Let's also assume that Google does bring its high speed fiber here, and that the mayor is able to repair 100 miles of city streets in five years. Let's also assume the unemployment rate in Duluth stays below the state average.
There are a lot of ifs there, but you know what I see if this all happens: nothing to complain about. I see a much-improved city, along with a mayor who has proven his critics absolutely wrong, would be uber-popular, would never be seriously opposed in any re-election and could look to run for and win a state or federal office.
The problem I've always had with the "Ness just wants Oberstar's seat!" cries is that prior to 2007 he hadn't really done anything to deserve being a congressman, and thus had nothing to campaign on. Being a city councilor isn't enough to launch yourself into being a congressman. Being a mayor isn't enough, either. But being a successful mayor? Being one that can say he repaired the city's jagged streets, brought Google to town, got rid of the eye-sore strip club and renovated it, balanced the city's budget all while unemployment rates were lower than state averages -- that's the kind of stuff you can bring to a stump speech that gets supporters into frothing-mouth cheers.
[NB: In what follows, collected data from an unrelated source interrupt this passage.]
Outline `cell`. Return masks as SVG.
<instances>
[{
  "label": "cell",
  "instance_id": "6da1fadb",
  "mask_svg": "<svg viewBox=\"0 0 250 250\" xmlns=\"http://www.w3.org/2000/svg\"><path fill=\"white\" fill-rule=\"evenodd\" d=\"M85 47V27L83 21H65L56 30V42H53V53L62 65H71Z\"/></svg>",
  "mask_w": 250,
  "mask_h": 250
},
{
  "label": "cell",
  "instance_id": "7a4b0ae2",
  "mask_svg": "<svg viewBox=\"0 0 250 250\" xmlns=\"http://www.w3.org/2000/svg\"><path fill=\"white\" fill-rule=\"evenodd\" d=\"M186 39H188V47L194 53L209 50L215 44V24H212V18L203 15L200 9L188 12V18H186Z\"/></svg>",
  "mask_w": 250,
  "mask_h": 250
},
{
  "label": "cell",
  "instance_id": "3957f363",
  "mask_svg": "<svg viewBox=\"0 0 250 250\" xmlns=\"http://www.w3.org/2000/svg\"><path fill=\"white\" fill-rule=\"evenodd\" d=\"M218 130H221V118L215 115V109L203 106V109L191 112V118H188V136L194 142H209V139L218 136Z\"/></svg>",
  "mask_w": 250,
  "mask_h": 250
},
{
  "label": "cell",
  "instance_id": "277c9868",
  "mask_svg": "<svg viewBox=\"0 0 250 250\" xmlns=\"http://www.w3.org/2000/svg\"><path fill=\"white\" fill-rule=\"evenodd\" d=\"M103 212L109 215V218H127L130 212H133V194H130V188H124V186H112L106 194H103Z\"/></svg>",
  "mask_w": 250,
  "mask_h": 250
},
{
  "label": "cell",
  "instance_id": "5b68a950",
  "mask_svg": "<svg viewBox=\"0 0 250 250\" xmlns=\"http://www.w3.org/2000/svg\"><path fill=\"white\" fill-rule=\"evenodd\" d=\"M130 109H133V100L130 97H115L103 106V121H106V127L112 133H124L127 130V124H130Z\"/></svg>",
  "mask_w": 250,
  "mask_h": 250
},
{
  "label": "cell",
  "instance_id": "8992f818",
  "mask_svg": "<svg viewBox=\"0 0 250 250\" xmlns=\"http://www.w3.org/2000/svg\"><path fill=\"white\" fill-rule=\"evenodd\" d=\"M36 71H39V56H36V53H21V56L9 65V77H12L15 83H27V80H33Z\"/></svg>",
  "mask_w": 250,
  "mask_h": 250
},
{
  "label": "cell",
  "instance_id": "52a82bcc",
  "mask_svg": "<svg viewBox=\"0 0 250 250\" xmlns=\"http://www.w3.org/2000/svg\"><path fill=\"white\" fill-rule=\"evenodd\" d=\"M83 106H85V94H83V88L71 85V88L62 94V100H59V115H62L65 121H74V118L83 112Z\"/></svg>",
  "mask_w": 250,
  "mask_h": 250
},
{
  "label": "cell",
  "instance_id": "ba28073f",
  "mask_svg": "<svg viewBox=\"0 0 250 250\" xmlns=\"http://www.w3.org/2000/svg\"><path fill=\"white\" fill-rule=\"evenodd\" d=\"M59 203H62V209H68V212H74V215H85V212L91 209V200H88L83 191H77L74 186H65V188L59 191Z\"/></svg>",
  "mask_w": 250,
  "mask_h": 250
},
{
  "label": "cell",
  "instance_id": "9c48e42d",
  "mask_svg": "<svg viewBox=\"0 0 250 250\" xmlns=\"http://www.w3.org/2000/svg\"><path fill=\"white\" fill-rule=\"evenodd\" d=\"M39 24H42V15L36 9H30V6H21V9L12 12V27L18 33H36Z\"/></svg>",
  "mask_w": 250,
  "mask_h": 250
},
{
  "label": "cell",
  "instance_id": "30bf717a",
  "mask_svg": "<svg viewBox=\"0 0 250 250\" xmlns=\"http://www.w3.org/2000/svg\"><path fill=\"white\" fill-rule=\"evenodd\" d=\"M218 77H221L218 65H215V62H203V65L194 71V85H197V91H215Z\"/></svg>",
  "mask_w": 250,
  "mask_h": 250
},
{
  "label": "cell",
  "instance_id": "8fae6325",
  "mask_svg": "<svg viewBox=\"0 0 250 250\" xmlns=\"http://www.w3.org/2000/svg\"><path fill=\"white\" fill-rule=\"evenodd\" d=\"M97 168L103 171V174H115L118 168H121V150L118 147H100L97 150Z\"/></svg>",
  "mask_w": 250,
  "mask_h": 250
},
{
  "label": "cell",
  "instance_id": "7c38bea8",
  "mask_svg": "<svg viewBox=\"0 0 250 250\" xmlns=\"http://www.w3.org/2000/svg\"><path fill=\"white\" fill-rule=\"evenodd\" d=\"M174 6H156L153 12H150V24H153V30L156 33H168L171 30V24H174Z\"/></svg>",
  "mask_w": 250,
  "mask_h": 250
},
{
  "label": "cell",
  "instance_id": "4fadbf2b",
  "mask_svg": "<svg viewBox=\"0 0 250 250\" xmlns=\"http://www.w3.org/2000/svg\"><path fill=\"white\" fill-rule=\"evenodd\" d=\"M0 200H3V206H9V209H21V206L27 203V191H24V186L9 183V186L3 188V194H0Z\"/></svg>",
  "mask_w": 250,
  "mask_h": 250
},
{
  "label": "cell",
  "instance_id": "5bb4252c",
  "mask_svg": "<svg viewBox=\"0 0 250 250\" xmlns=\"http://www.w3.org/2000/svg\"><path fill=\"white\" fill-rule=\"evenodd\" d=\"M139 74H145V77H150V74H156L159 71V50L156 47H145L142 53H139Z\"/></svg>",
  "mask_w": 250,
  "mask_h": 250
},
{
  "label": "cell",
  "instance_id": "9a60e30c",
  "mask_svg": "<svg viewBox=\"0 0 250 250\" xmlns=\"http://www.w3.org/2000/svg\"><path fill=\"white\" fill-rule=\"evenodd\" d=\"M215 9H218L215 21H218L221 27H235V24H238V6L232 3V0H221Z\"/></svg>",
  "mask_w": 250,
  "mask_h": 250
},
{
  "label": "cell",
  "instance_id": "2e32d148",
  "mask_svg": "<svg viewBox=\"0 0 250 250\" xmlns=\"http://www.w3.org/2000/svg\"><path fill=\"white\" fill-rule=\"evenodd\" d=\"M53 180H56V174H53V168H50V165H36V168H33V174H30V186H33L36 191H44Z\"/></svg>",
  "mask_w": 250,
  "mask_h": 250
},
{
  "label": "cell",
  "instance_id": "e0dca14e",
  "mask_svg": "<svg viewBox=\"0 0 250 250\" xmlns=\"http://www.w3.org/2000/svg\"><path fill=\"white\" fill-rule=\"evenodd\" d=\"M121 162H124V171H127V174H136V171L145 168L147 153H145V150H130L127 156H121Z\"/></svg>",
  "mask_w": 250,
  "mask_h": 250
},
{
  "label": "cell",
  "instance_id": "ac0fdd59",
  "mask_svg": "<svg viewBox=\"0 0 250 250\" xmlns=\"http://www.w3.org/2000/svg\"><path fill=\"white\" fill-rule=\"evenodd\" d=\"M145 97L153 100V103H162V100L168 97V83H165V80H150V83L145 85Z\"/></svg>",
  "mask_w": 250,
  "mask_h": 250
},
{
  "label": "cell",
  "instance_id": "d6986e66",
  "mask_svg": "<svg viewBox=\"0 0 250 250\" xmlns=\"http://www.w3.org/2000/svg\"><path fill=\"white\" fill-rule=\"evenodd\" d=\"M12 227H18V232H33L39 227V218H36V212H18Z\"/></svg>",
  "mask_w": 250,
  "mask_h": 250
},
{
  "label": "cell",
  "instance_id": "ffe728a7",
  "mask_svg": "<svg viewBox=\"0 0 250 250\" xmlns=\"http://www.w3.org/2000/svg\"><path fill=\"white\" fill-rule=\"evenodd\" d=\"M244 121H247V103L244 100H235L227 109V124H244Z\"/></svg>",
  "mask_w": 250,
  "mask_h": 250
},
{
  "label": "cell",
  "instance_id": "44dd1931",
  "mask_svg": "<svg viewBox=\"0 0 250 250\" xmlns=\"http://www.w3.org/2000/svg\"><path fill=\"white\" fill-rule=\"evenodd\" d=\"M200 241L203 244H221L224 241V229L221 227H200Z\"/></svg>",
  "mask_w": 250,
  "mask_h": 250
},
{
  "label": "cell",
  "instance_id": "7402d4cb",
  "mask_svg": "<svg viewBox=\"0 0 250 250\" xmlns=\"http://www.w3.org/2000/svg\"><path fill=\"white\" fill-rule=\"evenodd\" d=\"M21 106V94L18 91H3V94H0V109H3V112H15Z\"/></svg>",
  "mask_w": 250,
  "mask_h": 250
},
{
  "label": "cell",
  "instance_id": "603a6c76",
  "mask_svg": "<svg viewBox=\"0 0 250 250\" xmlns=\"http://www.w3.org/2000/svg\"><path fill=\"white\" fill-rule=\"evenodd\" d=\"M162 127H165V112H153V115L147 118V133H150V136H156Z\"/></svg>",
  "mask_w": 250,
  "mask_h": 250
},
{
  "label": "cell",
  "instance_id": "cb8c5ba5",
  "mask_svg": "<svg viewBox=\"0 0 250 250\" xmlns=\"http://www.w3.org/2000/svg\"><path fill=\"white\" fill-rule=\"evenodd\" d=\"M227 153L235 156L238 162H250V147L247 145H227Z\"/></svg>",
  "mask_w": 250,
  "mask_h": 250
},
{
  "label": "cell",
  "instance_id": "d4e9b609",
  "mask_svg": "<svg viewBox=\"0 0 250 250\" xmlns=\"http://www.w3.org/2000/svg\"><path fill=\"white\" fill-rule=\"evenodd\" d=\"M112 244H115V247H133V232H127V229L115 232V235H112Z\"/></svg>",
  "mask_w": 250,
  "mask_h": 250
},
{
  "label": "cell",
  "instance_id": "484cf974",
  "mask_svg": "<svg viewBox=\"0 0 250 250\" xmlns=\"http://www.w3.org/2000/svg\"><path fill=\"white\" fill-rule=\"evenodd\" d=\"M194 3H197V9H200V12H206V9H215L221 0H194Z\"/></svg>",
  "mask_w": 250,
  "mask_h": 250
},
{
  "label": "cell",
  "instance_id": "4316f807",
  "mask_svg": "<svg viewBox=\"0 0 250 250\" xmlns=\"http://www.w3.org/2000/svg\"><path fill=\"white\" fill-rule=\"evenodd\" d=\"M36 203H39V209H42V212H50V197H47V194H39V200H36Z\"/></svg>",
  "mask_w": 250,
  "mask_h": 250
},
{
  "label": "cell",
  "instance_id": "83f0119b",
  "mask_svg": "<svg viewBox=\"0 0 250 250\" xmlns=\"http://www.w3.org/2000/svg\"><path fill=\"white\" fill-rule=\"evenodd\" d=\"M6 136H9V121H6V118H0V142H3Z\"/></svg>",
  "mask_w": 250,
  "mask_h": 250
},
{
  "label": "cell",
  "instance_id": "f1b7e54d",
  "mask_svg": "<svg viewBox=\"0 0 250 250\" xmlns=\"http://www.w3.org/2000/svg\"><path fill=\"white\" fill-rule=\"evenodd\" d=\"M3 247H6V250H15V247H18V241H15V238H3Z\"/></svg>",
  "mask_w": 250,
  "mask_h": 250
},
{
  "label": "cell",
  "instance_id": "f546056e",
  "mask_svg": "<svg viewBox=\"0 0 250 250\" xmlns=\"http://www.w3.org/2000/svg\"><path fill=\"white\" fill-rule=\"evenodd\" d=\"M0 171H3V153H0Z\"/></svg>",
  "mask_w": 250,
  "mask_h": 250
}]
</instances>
Did Ness take the NorShor risk for votes? Of course not. He did it because he thought it was the right thing to do for the city. But by taking that risk, perhaps more than any endeavor he has taken on, he has tied the city's success to his own.
The flipside is that if the NorShor renovation doesn't work out and becomes the taxpayer boondoggle that some fear it will be ... well, he can always point to his streets plan.